The opening credits name-check Edgar Allan Poe, but it is in fact a remake of that old Bob
Hope haunted house spoof, The Cat And The Canary (1939). Another remake. There was
another version made in 1979 with Honor Blackman, but by all accounts that one wasn't any
good either. The basic plot of all these films is that a curmudgeonly old git forces his
family to stay in his spooky house in order to collect their inheritance. This provides one
of Night Of The Assassins' most memorable shots, a dimly lit tableau of the family
waiting for the will to be read. Meanwhile a masked murderer is thinning out the number of
potential heirs by disposing of them in colourful ways based on the four elements: earth,
air, fire and water.
Maybe Franco is paying the killer himself, for as with everything else about the film, there's
something ham-fistedly slapdash about the way the murders are carried out, with the assassin
rendering the victim unconscious, tying them up really badly and waiting until they're semi-conscious
before carrying out his, um... fiendish plans.
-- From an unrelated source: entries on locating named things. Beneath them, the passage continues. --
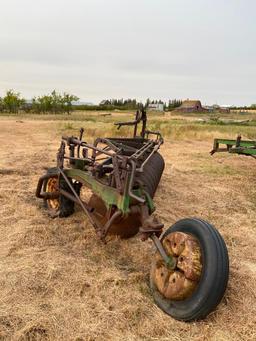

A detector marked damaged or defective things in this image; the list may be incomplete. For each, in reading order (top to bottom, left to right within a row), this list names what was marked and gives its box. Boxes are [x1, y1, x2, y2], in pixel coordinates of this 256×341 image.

rusted metal surface [152, 231, 202, 300]
rusty steel wheel [149, 216, 229, 320]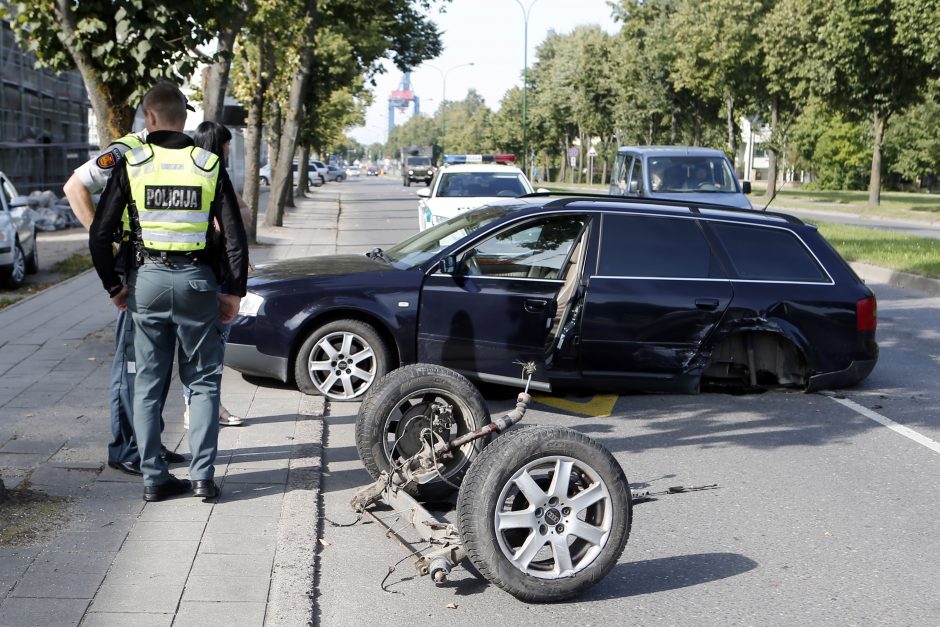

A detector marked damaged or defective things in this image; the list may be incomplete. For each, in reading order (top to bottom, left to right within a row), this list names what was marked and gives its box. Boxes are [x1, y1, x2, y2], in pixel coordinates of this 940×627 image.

damaged blue estate car [224, 196, 876, 402]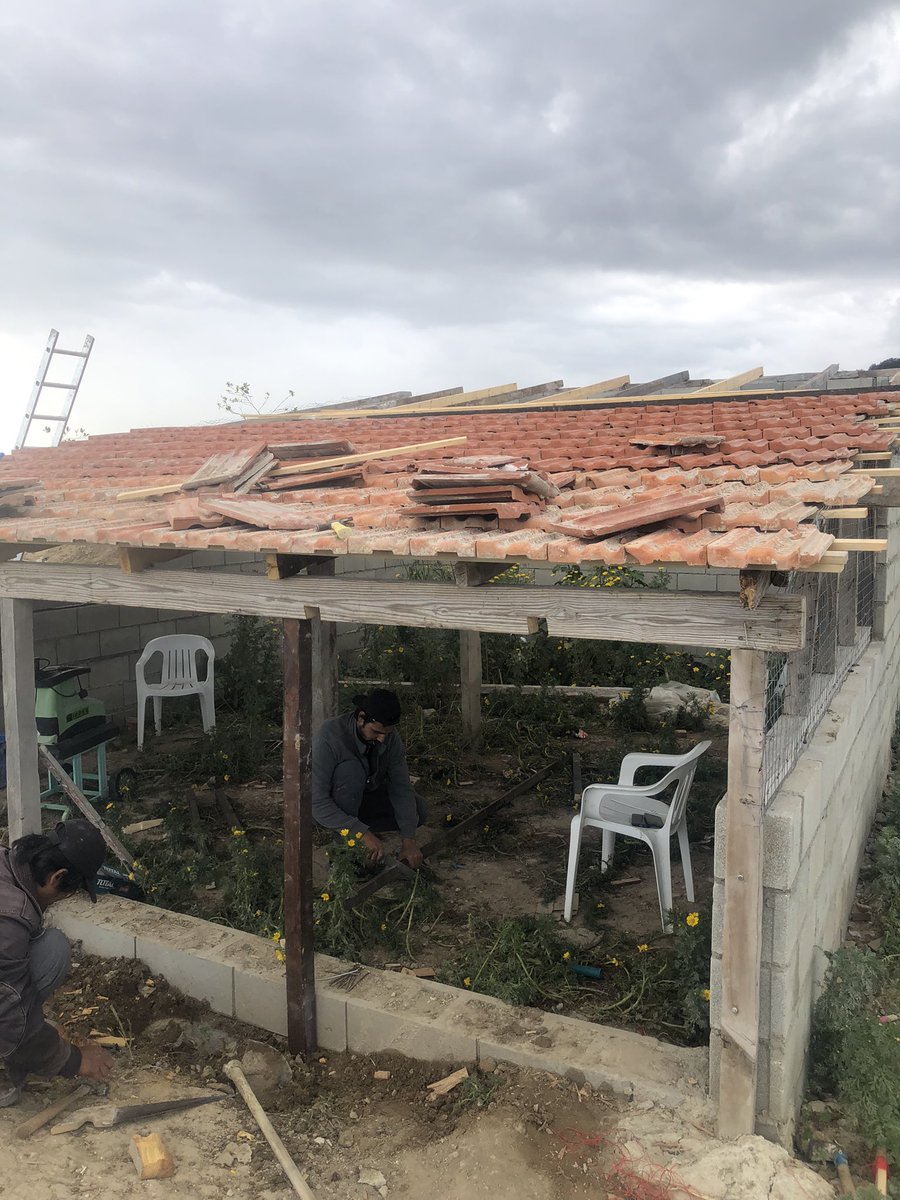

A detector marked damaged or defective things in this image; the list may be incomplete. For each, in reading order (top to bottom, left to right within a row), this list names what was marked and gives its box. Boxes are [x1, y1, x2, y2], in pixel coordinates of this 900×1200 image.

rusted metal post [286, 614, 321, 1056]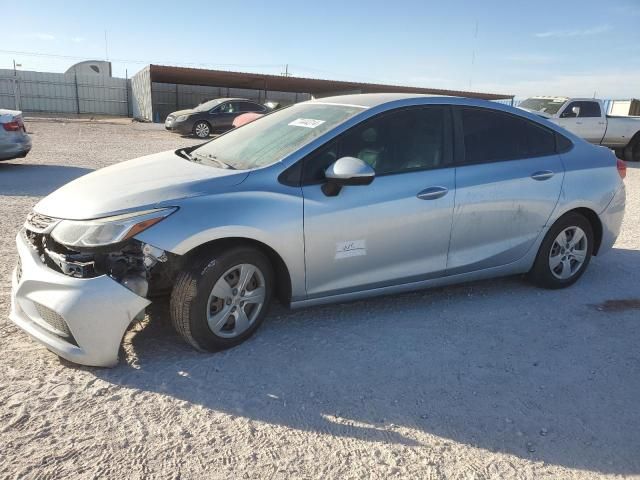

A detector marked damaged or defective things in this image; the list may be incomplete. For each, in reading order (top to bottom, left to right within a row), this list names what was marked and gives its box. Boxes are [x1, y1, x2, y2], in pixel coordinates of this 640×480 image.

cracked hood [33, 149, 250, 220]
crumpled bumper [10, 231, 150, 366]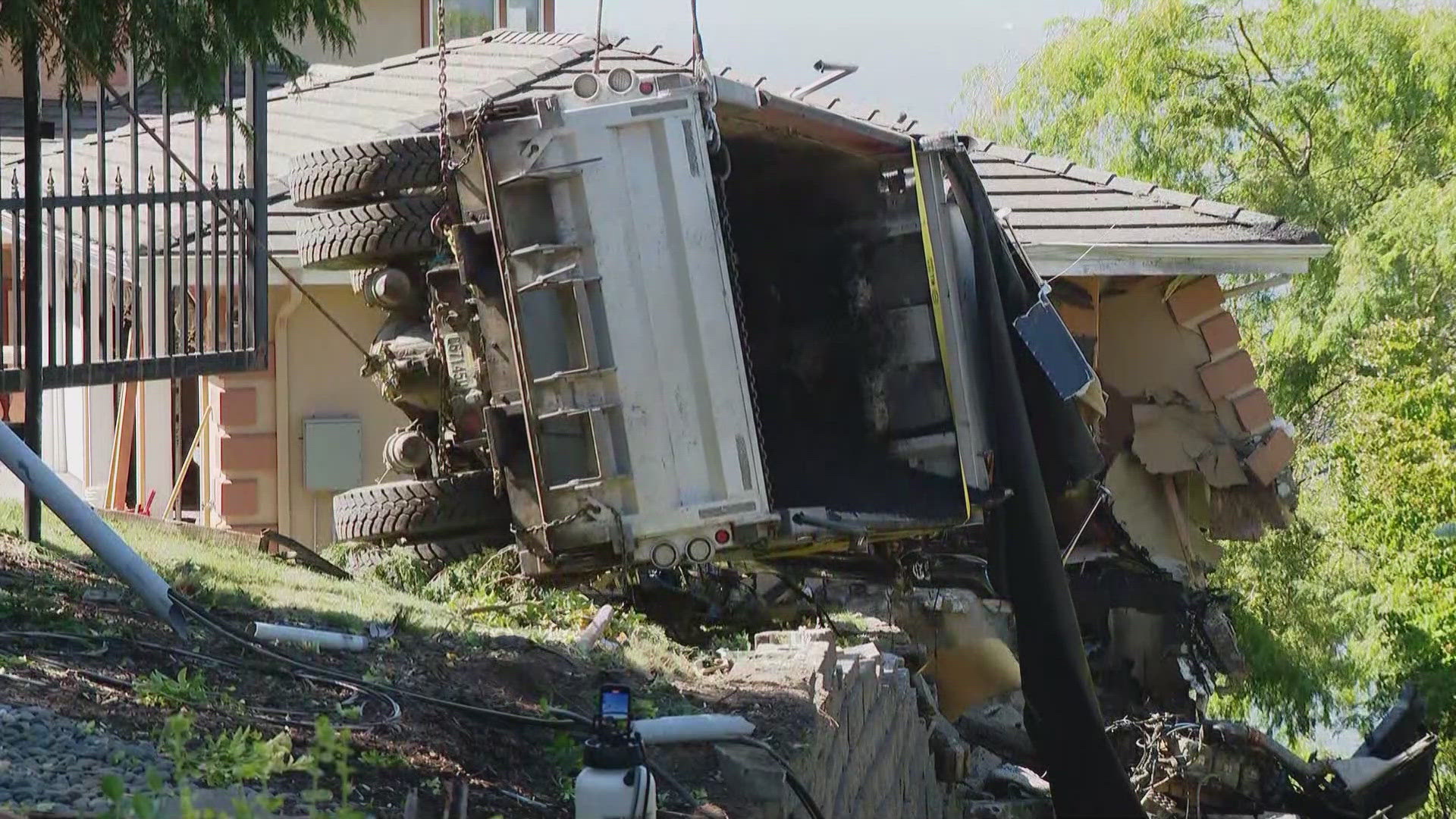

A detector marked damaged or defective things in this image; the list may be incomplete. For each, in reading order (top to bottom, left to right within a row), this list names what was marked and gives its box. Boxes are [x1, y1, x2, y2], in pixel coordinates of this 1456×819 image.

So, for example, the first murder is based on
'earth', so the killer bashes the victim over the head, drags him into a hole, them chucks
some soil on him as he struggles feebly. If nothing else, it's refreshing to see an amateurish
serial killer. It makes a change from all these all-powerful, superhuman types you get nowadays.
The other good thing about Night Of The Assassins, is the way the opening credits give
you a preview of the film's highlights, which saves you sitting through the whole thing.